What the task requires = All that is wanted is the exact lines from the first line of the data below through the line with "Predstavlja društvo koje", both ends included, with pictures omitted.

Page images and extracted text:
*** Begin section ***
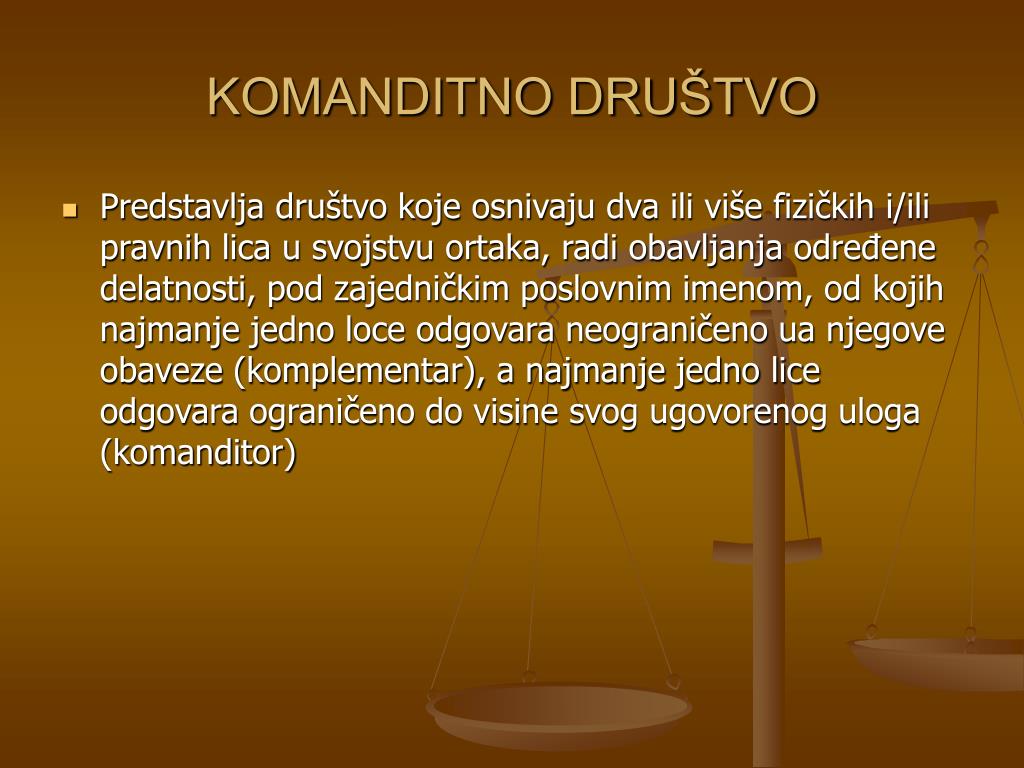 KOMANDITNO DRUŠTVO

Predstavlja društvo koje osnivaju dva ili više fizičkih i/ili pravnih lica u svojstvu ortaka, radi obavljanja određene delatnosti, pod zajedničkim poslovnim imenom, od kojih najmanje jedno loce odgovara neograničeno ua njegove obaveze (komplementar), a najmanje jedno lice odgovara ograničeno do visine svog ugovorenog uloga (komanditor)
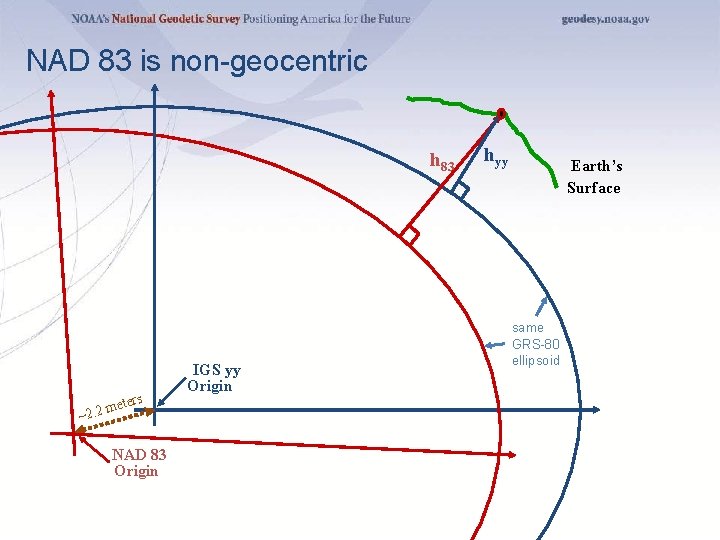 NOAA's National Geodetic Survey Positioning America for the Future

geodesy.noaa.gov

NAD 83 is non-geocentric

$h_{83}$

$h_{yy}$

Earth's Surface

same GRS-80 ellipsoid

IGS yy Origin

~2.2 meters

NAD 83 Origin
*** End section ***
Your response =
 KOMANDITNO DRUŠTVO

Predstavlja društvo koje osnivaju dva ili više fizičkih i/ili pravnih lica u svojstvu ortaka, radi obavljanja određene delatnosti, pod zajedničkim poslovnim imenom, od kojih najmanje jedno loce odgovara neograničeno ua njegove obaveze (komplementar), a najmanje jedno lice odgovara ograničeno do visine svog ugovorenog uloga (komanditor)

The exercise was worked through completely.